As AI Governance Grows, Here’s What You Need to Know About Your Privacy
For the past few years, most discussion of AI regulation has focused on technical risks—bias in algorithms, safety testing, and transparency for developers. But a quieter shift has been underway: AI governance is increasingly landing in the laps of privacy professionals. This isn’t just a bureaucratic reshuffling; it has direct consequences for how your personal data is collected, used, and protected.
What Happened
Governments and major companies are moving to formalize how AI systems are governed. The European Union’s AI Act, for example, includes provisions that tie directly to privacy rights, such as requirements for human oversight of automated decisions and transparency about data used to train models. In the United States, Colorado passed an AI law that explicitly grants consumers the right to opt out of “profiling” in AI-driven decisions. Meanwhile, privacy professionals—once focused mainly on data breaches and consent forms—are being asked to lead AI governance teams.
As reported by the IAPP, this convergence means the privacy infrastructure you’re already familiar with (cookie consent, data access requests, privacy policies) is being extended to cover AI-specific risks. Companies are updating their privacy policies to disclose how they use AI to process personal data, and regulators are starting to enforce these requirements.
Why It Matters for Your Personal Data
The link between AI and privacy is often invisible. When you use a website that personalizes ads based on your browsing history, or when a bank automatically denies a loan application, odds are an AI model is involved. Those models can reuse your data in ways you didn’t anticipate—training new systems, sharing it with third parties, or making predictions that affect you without your knowledge.
New governance rules aim to close those gaps. Under the EU AI Act, for instance, “high-risk” AI systems must provide explanations for their decisions and allow people to contest them. Colorado’s law requires companies to let you opt out of AI-driven profiling, similar to the “Do Not Sell My Personal Information” rights under the California Consumer Privacy Act (CCPA). These are real protections, but they only work if you know they exist and how to use them.
What You Can Do to Protect Your Privacy
Whether or not you live in a jurisdiction with specific AI regulations, you can take practical steps to limit how your data is used in AI systems:
- Review your privacy settings. Many platforms now include a toggle for “AI training” or “personalization.” Turn off any option that allows your data to be used to improve AI models. This is common in social media, cloud storage, and even email services.

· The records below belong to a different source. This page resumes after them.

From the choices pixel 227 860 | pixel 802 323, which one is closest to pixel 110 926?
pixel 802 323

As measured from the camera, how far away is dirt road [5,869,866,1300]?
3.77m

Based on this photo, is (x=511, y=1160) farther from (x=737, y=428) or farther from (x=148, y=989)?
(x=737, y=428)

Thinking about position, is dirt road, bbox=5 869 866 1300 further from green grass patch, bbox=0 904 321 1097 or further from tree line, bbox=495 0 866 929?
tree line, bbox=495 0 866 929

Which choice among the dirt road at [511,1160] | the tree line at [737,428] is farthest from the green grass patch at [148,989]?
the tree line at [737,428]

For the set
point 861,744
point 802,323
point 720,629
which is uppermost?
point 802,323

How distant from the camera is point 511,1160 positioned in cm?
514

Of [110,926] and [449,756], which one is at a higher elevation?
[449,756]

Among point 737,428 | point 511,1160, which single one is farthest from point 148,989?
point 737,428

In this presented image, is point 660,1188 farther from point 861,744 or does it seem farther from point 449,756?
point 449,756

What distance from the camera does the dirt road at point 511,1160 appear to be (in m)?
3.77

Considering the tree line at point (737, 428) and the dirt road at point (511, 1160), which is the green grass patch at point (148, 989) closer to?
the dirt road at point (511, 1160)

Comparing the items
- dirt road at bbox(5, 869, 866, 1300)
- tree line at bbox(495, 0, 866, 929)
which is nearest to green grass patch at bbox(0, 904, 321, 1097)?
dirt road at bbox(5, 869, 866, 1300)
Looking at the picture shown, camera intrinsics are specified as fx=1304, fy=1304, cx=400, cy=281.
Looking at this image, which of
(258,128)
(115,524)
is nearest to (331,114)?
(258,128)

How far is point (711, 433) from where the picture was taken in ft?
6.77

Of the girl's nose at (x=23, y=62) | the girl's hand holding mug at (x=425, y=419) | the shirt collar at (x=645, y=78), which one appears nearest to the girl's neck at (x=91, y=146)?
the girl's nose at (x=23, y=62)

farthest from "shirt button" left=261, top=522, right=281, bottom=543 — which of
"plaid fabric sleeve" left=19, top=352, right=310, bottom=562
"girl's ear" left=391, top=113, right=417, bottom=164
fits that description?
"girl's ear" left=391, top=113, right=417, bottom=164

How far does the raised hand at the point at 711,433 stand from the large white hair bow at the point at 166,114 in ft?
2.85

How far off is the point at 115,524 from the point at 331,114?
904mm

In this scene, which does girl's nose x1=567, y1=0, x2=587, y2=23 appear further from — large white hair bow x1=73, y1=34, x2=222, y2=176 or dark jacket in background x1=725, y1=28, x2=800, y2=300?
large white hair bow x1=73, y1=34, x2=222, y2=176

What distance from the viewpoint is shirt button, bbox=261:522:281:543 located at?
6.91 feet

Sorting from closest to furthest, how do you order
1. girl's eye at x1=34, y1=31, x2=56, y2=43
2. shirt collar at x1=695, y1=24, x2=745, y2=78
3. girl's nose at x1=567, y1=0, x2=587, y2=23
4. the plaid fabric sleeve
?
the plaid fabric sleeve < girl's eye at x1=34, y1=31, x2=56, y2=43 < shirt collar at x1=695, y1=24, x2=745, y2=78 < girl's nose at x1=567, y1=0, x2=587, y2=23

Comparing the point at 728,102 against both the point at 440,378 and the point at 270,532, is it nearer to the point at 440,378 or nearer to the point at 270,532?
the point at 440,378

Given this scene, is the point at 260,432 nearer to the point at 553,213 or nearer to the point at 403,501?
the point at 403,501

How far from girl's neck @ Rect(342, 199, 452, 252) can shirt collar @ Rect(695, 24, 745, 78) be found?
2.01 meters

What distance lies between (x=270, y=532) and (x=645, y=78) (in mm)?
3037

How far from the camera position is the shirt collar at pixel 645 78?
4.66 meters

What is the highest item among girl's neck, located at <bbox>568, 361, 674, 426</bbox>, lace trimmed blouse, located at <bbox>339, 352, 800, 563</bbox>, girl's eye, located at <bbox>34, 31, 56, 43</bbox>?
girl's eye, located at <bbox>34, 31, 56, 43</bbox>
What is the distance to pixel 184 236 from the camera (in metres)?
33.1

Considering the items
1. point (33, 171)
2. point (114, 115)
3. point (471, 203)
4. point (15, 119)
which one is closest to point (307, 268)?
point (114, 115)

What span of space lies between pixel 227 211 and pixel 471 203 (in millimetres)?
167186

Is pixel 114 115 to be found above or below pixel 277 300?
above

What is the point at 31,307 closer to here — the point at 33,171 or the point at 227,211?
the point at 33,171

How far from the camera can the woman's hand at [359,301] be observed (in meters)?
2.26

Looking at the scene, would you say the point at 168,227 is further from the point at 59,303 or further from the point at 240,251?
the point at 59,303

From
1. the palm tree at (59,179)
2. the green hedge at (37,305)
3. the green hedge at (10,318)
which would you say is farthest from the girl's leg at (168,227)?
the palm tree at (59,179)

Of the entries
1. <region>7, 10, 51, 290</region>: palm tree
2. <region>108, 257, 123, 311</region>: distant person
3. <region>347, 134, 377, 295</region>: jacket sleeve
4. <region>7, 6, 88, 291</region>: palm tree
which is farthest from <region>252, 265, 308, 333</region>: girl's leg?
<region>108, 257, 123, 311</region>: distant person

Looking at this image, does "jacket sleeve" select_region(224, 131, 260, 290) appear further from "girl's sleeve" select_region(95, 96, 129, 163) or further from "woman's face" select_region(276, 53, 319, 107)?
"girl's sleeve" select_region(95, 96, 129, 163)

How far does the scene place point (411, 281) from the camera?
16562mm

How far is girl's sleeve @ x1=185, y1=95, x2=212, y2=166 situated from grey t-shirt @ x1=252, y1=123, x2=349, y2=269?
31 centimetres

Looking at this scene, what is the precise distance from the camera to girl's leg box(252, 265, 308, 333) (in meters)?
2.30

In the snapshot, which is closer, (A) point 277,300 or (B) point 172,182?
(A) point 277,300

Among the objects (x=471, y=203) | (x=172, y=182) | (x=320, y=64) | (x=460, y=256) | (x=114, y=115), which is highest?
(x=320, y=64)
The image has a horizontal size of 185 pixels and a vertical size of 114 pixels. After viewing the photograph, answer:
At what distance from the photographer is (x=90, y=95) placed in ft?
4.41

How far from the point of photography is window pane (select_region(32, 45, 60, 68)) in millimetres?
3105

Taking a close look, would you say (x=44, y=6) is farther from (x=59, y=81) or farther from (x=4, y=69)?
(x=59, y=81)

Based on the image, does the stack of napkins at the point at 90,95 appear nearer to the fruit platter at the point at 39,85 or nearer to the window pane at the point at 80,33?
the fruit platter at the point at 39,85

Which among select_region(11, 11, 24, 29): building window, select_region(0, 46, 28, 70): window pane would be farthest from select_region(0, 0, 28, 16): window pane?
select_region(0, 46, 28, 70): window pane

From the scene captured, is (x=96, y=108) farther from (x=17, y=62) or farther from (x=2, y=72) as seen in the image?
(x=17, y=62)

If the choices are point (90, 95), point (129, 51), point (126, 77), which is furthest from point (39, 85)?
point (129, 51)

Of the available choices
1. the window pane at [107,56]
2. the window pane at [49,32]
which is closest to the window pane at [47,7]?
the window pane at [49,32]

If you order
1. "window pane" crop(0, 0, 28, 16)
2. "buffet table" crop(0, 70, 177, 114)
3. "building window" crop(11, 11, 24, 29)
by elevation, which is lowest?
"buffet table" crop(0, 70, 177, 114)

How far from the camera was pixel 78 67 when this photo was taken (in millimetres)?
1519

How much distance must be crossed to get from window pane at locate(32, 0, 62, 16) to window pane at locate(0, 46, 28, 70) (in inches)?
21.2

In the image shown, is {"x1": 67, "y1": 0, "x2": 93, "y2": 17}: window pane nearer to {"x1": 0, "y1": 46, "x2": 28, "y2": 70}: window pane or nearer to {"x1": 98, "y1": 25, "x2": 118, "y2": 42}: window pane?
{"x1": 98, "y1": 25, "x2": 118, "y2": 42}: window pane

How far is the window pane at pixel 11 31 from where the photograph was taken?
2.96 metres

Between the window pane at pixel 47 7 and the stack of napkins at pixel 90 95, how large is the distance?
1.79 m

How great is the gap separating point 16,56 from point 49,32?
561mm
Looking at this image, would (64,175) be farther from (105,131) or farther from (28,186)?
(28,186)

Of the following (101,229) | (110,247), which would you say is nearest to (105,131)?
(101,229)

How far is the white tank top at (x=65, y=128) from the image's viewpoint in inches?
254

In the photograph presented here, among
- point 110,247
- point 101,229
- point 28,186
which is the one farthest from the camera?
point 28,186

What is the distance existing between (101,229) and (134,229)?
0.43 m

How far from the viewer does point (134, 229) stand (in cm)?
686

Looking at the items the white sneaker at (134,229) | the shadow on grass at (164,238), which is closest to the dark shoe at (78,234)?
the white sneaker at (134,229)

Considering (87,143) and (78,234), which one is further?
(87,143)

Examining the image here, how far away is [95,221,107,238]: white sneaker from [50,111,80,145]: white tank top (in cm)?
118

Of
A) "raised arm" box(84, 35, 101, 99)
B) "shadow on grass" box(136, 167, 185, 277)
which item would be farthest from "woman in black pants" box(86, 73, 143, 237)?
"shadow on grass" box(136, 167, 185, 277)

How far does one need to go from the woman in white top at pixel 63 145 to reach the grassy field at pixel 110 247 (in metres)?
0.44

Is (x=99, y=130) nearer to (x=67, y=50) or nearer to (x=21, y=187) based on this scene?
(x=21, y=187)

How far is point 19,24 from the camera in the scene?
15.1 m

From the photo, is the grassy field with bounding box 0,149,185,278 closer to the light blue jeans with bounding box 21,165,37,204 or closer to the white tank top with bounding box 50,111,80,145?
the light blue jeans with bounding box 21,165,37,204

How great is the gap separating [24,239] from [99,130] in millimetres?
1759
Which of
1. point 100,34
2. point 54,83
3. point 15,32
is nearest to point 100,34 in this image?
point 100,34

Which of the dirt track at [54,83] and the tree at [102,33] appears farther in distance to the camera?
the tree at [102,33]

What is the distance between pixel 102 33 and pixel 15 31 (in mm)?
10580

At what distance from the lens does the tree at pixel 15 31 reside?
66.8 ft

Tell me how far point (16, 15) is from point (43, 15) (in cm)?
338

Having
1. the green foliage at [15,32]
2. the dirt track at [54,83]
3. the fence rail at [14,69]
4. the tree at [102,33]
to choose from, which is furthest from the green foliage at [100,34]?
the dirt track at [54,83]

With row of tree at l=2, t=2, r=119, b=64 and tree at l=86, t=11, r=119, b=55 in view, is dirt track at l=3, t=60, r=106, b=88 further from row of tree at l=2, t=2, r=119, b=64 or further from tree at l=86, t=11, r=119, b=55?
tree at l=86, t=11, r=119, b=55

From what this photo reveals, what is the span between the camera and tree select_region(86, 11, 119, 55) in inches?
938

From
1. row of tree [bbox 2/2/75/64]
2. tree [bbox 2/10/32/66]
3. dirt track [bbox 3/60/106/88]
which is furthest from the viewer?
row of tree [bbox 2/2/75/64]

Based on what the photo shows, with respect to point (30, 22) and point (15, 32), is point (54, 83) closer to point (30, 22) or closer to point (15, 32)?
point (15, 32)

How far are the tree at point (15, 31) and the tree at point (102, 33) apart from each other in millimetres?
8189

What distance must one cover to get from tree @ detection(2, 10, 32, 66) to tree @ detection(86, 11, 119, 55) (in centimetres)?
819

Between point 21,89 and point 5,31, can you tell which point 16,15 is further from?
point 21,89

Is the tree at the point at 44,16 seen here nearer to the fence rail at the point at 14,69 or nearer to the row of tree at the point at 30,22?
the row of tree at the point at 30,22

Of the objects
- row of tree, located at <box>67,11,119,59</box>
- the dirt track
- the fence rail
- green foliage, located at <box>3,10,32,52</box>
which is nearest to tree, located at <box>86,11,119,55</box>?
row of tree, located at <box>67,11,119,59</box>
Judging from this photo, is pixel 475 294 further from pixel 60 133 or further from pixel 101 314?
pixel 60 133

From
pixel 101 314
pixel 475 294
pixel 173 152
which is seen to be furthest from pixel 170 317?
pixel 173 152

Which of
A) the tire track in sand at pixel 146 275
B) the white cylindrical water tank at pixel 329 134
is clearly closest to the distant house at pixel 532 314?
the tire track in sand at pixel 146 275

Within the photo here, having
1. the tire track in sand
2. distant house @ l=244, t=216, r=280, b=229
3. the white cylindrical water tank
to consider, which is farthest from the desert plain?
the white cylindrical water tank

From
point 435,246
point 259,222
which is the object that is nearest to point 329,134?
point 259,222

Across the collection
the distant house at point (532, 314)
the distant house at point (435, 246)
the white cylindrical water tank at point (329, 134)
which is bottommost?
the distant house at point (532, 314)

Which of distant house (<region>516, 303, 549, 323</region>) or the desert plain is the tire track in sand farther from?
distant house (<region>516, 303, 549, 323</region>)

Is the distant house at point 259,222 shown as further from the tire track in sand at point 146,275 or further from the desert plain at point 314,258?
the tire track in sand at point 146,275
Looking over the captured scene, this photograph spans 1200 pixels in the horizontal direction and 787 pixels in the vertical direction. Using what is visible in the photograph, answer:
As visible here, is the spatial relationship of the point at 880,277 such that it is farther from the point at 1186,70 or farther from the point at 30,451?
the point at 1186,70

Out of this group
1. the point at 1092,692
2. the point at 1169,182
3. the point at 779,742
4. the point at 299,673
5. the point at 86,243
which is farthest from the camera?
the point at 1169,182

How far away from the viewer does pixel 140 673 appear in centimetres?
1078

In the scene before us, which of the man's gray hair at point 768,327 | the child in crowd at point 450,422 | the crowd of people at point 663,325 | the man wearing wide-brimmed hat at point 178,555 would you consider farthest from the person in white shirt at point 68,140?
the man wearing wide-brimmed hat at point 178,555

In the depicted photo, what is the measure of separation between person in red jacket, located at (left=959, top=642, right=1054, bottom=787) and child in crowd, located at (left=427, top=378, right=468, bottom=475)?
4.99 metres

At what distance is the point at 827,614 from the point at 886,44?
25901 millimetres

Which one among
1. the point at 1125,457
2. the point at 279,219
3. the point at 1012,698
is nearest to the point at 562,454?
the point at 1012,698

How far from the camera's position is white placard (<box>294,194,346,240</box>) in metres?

- Limit data sharing with apps. When you sign up for a new service, check what data it collects and whether it shares that data with AI partners. Deny permissions that aren’t strictly necessary.
- Use opt-out rights. If you’re in the US, look for “Your Privacy Choices” links on websites. Under laws like the CCPA and Colorado’s AI law, you can often opt out of data being used for profiling or training AI models.
- Check privacy policies for AI clauses. Companies are now required (or at least encouraged) to disclose when AI is used to process your data. Look for terms like “automated decision-making,” “machine learning,” or “AI-generated content.” If you don’t like what you see, consider using an alternative service.
What to Watch For
The landscape is still evolving. Enforcement of the EU AI Act has started gradually, and many US state laws are being challenged in court. It’s uncertain whether consumer protections will keep pace with the speed of AI development. However, one trend is clear: companies are hiring privacy experts to handle AI governance, which suggests that privacy-focused compliance will become a standard part of product design.
Keep an eye on transparency requirements. Over the next year or two, you should expect to see more prominent disclosures about AI use, clearer opt-out mechanisms, and possibly new tools to request explanations for automated decisions. If you encounter a company that seems to be ignoring these obligations, you can file a complaint with your local data protection authority (in the EU) or state attorney general (in the US).
Sources
- IAPP, “When AI governance lands on privacy’s desk” (June 2026)
- European Commission, EU AI Act (2024)
- Colorado Revised Statutes, SB 24-205 (AI profiling provisions)
- California Consumer Privacy Act (CCPA) / CPRA
This article is for general informational purposes and does not constitute legal advice. Laws and enforcement actions vary by jurisdiction.